• **Work request**
Write the next part of the article on reducing retail unemployment, picking up after its final sentence.

• **Quoted passage**
※ ※ ※

Unemployment is always a pressing issue for the government. The pandemic and the temporary closure of businesses has caused significant stress for workers and business owners. In the world of furlough payments, we can forget the financial significance of unemployment payments. Simply put, fewer people out of work means fewer people claiming allowances and a rise in overall disposable income, both advantages for the state of the economy.

Arcadia’s Topshop and Topman is a recent victim of the high street. The recent acquisition of their brands by ASOS and BooHoo represent a loss of 13,000 jobs in the UK. The closure of high street stores is set to continue in 2021, and retail workers now face record levels of unemployment. However, a return to work is coming, intending to end furlough and recover from the unemployment caused by the pandemic. This is an opportunity to create a forward-thinking workforce beyond the pandemic. Successful retailers must do what they can do reduce unemployment in the industry — but how?

Employment and disability

In order to reduce the number of people who are out of work down to a disability, The Minister for Disabled People, Health and Work launched a campaign in 2018 which retailers can voluntarily opt in to. It is called the “Disability Confident” employer scheme which provides employers with the skills, examples and confidence to recruit and develop disabled employees.

The government aims to see one million more disabled people in work by 2027 and this is a great opportunity for retailers who are doing well in the industry to expand their workforce. By looking at the Disability Confident list of employers that have signed up, we can see that branches of big names such as Asda, Barclays, and B&M Bargains are all committed.

Encouraging a diverse workforce

In 2017 it was reported that retail companies in the FTSE 100 are ahead of other industries when it comes to gender diversity. Retailers should focus on broadening their selection process when it comes to the recruitment process. This can ensure that those who’ve lost a job in a retail position face equal opportunity when it comes to finding a new role.

※ ※ ※

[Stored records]
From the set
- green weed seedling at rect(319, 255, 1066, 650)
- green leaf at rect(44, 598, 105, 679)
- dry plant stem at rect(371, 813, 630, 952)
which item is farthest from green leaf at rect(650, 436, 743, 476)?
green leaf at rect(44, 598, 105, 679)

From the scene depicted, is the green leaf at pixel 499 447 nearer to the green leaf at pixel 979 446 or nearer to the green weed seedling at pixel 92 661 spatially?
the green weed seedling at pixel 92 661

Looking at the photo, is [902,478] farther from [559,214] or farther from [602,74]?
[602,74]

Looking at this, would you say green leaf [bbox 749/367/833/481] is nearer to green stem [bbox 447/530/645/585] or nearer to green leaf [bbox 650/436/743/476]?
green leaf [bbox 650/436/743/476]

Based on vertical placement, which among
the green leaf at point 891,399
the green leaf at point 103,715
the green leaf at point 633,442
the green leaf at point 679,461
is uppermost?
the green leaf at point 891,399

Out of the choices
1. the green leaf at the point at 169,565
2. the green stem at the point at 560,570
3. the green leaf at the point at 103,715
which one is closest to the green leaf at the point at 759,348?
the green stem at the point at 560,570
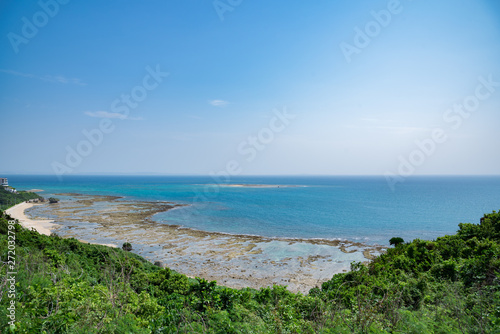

※ ※ ※

• **Exercise response**
Encouraging diversity in gender and cultural background when hiring is not only beneficial for employees, but also for the business itself. Ultimately, when a workforce is representative of a customer base, it can lead to a better understanding of the target market and an improvement in business performance.

Charity collaboration

Another way to reduce unemployment levels is to collaborate with charities who are there to help those who are struggling to find work.

Partnering with a disabled or mental health charity for example can help you reach those who are out of work because of a disability or health issue and encourage them to apply.

One example of this is men’s shirts retailer, CT Shirts. This company has a long-standing partnership with the Prince’s Trust which involves fundraising and a mutually beneficial relationship. This charity works closely with vulnerable young people who need a helping hand to get their lives back on track.

Like many retailers that The Trust works with, CT Shirts took advantage of one of their “Get Hired” days — a day of greetings and interviews with young people who have been through The Prince’s Trust Programmes to get to know some potential employees.

Cross-discipline training

It’s true that for many retailers, while the jobs of their in-store employees may be at risk, often recruitment in their digital marketing and e-commerce teams are still growing. Therefore, an important consideration to make is whether retail employees should be trained in other areas of the business too. Or at least should their knowledge of the company and its products or services be valued so that they’re allowed to progress in another area of the business after redundancy?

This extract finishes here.